■ DOCUMENT EXTRACT:
_ _ _
Packed with cinematic and cultural references, from Metropolis, through westerns, Star Wars , superheroes, Terminator to Harry Potter, it tracks a deceptively anodyne everyman, Emmett, through an updated 1984 existence.

The jokes come fast and furious, with no brick of cultural or historical reference left unturned, from Michelangelo to Abraham Lincoln.

Emmett chances on the “Piece of Resistance” and is hailed as The Special who can stymie the plan of the evil villain, President/Lord Business, who intends to glue every brick and mini-figure in place definitively, denying individuality, unpredictability and spontaneity.

In a Bettelheimian touch, this parallels a late-breaking plot of a human child and father where the father wishes to preserve his huge Lego collection by gluing it together, against the wishes of the son to be creative and original.
_ _ _
■ TASKS TO COMPLETE:
A – Answer these questions about the review:
(i) What is the name of the everyman the film tracks?
(ii) What does President/Lord Business intend to do?
(iii) What does the father in the human plot want to preserve?
B – Retype, word for word, everything in the review from "Packed with cinematic" down to "unpredictability and spontaneity.".
_ _ _
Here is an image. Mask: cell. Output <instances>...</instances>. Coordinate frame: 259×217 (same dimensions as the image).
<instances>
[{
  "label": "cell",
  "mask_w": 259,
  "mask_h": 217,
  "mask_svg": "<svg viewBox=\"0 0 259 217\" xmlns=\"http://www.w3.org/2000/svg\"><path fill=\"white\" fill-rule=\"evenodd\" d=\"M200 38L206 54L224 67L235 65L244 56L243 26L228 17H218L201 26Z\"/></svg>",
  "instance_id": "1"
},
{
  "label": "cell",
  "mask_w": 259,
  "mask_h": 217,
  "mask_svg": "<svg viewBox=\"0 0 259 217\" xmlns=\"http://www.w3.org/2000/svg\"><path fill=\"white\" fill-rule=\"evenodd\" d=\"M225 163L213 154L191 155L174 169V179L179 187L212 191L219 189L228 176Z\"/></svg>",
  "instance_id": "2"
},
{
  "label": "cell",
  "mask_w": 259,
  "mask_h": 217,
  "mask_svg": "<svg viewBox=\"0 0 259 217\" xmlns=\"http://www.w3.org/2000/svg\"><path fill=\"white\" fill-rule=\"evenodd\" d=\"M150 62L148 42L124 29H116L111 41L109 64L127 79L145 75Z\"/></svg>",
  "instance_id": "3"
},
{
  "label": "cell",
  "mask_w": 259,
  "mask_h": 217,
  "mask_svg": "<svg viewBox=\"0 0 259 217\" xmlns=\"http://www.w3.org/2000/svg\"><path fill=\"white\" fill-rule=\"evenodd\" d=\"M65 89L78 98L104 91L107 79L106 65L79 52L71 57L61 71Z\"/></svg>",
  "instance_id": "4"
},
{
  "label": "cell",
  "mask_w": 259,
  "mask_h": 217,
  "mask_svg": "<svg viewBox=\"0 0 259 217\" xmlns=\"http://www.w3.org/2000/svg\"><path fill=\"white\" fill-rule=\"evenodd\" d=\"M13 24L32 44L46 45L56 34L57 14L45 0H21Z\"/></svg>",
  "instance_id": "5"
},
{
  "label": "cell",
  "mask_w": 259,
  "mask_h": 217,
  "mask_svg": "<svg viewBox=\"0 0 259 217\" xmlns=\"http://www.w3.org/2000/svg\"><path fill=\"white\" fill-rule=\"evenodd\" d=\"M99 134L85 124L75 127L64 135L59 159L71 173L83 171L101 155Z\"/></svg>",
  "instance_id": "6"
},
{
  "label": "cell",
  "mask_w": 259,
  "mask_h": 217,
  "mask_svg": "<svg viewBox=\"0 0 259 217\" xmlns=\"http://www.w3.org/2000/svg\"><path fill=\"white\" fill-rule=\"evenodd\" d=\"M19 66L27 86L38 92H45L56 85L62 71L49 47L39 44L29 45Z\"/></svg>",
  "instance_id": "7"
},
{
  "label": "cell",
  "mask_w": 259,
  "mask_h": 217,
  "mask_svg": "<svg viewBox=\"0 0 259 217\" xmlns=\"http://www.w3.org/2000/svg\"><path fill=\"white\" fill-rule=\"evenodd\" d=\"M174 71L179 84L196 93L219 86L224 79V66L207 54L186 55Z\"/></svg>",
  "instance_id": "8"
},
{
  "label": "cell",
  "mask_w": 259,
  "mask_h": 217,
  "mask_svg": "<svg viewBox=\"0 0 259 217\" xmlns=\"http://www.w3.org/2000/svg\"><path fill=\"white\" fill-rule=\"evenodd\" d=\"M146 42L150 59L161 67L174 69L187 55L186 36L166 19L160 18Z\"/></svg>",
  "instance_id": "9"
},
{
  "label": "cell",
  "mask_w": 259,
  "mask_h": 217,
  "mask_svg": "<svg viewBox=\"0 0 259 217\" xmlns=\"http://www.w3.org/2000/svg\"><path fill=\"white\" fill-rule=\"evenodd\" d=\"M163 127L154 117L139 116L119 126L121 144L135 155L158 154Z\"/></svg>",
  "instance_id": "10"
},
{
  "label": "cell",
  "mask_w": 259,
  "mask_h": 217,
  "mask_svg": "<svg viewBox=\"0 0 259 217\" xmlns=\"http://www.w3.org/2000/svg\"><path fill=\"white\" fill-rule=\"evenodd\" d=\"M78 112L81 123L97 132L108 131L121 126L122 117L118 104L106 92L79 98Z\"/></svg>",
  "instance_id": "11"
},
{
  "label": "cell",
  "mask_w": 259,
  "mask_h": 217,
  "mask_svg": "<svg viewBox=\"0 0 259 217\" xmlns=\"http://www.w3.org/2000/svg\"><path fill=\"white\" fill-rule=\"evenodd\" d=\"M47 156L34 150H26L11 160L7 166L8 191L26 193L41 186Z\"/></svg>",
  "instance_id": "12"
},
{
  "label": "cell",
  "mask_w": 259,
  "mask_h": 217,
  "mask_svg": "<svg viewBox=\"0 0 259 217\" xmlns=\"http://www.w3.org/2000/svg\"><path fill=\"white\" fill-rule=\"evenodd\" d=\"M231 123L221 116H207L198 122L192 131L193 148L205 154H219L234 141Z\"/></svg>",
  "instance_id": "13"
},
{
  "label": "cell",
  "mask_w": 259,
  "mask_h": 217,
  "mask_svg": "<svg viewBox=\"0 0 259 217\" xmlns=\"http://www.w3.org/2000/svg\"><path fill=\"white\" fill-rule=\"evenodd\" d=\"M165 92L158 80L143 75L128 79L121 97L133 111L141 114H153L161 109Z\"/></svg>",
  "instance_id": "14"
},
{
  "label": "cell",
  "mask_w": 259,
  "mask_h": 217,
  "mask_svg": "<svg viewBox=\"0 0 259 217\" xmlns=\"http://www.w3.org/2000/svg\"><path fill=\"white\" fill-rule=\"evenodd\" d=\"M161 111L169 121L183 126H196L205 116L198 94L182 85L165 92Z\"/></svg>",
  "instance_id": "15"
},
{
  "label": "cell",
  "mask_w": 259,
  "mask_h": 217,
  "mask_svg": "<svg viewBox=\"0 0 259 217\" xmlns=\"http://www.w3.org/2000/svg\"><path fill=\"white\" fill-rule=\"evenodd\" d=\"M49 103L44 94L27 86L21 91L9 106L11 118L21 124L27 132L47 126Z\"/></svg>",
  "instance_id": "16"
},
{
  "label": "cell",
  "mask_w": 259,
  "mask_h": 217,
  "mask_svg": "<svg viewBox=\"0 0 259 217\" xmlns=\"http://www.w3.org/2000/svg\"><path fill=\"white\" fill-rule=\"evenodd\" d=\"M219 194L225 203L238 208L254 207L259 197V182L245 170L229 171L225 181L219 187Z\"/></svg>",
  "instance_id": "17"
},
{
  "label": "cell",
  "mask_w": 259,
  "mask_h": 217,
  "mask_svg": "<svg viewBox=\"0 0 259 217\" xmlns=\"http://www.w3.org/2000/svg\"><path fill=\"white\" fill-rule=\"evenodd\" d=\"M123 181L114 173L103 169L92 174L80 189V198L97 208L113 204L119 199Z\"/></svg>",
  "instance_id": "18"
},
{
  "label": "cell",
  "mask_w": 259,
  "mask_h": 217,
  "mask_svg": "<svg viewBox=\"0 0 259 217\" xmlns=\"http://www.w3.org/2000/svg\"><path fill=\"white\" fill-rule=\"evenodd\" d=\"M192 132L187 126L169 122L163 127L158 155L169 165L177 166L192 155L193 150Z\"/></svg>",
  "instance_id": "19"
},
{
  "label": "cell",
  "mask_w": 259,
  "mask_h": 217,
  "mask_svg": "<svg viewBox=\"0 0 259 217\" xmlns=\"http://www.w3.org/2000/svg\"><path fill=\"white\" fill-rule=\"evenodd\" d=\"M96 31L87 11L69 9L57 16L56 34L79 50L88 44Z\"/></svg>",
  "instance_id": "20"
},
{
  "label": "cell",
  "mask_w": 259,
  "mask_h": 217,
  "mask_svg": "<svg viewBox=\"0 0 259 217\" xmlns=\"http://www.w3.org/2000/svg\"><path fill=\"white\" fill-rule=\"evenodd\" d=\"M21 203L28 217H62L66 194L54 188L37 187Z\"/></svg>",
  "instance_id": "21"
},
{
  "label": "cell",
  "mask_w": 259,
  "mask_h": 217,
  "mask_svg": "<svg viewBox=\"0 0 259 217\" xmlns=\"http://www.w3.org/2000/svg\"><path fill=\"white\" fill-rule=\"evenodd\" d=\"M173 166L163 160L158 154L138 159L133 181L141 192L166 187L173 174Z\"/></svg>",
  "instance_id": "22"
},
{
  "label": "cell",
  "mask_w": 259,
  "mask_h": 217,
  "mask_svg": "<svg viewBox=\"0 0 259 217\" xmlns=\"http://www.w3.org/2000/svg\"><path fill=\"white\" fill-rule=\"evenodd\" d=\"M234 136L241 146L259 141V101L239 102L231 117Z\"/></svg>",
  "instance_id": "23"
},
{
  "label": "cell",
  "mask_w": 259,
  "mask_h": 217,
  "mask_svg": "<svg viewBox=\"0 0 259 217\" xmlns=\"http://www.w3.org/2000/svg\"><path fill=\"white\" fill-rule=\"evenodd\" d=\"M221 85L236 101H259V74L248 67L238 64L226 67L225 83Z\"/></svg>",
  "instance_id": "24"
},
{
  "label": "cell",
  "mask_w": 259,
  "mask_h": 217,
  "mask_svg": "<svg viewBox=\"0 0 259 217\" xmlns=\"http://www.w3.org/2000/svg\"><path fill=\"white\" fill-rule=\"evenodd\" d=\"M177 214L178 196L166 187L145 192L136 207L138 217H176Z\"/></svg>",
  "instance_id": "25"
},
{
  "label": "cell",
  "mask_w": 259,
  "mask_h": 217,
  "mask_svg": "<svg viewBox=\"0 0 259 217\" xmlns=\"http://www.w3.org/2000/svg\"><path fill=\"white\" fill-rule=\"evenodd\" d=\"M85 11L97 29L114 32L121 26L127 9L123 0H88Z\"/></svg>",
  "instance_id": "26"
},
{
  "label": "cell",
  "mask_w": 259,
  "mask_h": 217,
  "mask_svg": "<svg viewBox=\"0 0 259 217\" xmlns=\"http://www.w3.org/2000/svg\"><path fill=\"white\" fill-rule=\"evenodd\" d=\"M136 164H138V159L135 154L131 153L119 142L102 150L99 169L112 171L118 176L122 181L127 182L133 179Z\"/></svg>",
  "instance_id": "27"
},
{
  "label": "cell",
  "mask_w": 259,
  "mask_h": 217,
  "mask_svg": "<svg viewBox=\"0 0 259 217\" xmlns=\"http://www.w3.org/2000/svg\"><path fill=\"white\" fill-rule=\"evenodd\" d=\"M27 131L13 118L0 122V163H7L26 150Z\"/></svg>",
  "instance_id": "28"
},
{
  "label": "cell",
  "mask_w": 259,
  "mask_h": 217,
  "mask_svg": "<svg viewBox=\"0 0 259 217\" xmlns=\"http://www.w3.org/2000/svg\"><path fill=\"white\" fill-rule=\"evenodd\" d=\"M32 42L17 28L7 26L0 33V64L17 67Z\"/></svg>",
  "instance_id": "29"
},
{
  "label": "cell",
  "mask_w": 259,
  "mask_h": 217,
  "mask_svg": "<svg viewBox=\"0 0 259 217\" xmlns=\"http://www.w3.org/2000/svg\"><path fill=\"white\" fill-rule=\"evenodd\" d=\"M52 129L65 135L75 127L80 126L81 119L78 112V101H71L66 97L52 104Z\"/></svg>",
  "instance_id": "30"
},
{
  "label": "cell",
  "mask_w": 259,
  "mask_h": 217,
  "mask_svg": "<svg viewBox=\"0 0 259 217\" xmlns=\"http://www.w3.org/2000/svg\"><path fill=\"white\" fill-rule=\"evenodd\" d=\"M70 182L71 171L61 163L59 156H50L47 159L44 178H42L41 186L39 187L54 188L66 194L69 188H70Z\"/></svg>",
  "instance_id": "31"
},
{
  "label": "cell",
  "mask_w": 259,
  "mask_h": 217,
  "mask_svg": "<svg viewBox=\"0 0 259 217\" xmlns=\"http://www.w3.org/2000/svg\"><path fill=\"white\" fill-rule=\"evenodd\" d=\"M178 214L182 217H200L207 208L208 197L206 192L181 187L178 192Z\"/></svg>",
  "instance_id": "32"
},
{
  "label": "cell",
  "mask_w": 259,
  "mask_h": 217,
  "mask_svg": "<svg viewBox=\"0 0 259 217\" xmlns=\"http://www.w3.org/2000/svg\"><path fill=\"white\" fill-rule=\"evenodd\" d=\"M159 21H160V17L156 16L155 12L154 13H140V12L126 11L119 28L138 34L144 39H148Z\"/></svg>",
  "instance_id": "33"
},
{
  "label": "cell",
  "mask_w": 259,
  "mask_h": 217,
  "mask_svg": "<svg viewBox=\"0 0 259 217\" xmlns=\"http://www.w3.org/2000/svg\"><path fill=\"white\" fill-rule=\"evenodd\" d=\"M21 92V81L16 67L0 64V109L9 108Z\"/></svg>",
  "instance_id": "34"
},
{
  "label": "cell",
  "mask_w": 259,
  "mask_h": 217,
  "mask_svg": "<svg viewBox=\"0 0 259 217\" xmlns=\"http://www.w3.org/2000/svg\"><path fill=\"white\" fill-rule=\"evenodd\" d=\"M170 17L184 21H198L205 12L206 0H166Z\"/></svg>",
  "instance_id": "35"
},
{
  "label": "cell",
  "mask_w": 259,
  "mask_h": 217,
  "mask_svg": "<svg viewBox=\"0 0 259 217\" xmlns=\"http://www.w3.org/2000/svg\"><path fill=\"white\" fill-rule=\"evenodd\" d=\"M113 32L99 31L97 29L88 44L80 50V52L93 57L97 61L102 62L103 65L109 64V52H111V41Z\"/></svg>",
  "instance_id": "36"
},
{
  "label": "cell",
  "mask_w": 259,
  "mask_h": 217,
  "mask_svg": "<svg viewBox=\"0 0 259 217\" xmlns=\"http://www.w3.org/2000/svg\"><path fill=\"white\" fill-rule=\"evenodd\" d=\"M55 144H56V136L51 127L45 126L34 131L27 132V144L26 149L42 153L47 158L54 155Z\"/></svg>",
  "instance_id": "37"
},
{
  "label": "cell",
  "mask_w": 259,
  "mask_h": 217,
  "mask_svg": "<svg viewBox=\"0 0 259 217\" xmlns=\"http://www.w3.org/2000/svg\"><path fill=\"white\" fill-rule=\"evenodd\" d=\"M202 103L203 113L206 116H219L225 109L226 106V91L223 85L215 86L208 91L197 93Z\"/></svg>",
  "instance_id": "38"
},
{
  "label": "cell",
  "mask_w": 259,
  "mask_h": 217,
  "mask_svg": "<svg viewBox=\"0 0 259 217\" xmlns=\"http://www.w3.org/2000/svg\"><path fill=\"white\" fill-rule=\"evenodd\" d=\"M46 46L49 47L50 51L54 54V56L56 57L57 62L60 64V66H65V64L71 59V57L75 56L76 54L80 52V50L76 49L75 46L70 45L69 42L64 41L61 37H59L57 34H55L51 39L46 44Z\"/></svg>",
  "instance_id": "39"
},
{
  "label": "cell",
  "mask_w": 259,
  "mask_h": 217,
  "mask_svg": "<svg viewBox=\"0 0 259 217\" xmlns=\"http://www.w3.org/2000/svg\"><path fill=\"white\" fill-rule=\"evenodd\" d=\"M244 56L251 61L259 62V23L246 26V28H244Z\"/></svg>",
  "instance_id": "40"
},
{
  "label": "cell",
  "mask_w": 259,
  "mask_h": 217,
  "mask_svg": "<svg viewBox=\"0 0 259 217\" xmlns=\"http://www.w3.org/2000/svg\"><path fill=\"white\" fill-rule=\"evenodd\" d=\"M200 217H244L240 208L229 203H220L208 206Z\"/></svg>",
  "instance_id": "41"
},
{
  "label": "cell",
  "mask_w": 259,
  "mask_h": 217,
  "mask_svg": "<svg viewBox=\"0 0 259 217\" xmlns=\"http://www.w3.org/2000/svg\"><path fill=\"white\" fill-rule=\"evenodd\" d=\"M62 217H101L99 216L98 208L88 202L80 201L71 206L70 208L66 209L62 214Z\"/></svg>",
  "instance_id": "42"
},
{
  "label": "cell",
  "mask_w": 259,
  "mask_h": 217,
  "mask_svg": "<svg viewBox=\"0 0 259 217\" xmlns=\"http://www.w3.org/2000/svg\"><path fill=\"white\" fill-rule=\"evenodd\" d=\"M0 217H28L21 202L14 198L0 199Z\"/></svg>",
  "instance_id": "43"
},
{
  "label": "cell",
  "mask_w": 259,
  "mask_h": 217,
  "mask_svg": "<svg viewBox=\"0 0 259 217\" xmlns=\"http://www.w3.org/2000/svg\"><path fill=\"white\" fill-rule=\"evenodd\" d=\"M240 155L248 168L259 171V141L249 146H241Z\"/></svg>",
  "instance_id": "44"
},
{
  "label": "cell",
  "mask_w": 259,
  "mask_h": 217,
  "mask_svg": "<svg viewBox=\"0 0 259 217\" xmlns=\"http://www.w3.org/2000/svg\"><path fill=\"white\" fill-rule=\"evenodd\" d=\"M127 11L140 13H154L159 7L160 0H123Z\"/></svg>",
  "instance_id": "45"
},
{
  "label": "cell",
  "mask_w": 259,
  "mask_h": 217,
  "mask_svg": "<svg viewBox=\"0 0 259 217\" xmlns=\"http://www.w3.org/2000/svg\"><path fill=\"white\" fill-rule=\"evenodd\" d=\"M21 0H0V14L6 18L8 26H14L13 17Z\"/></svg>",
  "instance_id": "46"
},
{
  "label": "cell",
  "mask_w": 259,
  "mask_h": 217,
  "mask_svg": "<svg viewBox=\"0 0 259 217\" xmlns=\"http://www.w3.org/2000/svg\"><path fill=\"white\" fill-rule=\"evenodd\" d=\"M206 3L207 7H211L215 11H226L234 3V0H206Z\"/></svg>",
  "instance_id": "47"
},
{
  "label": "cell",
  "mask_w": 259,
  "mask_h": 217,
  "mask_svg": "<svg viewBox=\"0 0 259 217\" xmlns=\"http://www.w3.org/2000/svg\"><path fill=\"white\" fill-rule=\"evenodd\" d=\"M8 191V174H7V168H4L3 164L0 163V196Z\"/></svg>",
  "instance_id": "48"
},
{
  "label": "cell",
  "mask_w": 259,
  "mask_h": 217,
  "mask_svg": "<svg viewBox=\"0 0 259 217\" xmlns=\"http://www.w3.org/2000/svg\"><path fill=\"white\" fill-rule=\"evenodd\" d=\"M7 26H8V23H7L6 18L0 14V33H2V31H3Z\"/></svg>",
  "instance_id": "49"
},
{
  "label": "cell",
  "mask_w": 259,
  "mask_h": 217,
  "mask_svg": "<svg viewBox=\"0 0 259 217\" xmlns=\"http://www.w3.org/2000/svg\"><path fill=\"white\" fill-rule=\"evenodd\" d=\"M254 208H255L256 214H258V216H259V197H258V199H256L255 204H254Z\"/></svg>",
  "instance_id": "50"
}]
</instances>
_ _ _
■ ANSWERS FOR THE EXERCISE:
A –
(i) Emmett.
(ii) He intends to glue every brick and mini-figure in place definitively.
(iii) His huge Lego collection.

B –
Packed with cinematic and cultural references, from Metropolis, through westerns, Star Wars , superheroes, Terminator to Harry Potter, it tracks a deceptively anodyne everyman, Emmett, through an updated 1984 existence.

The jokes come fast and furious, with no brick of cultural or historical reference left unturned, from Michelangelo to Abraham Lincoln.

Emmett chances on the “Piece of Resistance” and is hailed as The Special who can stymie the plan of the evil villain, President/Lord Business, who intends to glue every brick and mini-figure in place definitively, denying individuality, unpredictability and spontaneity.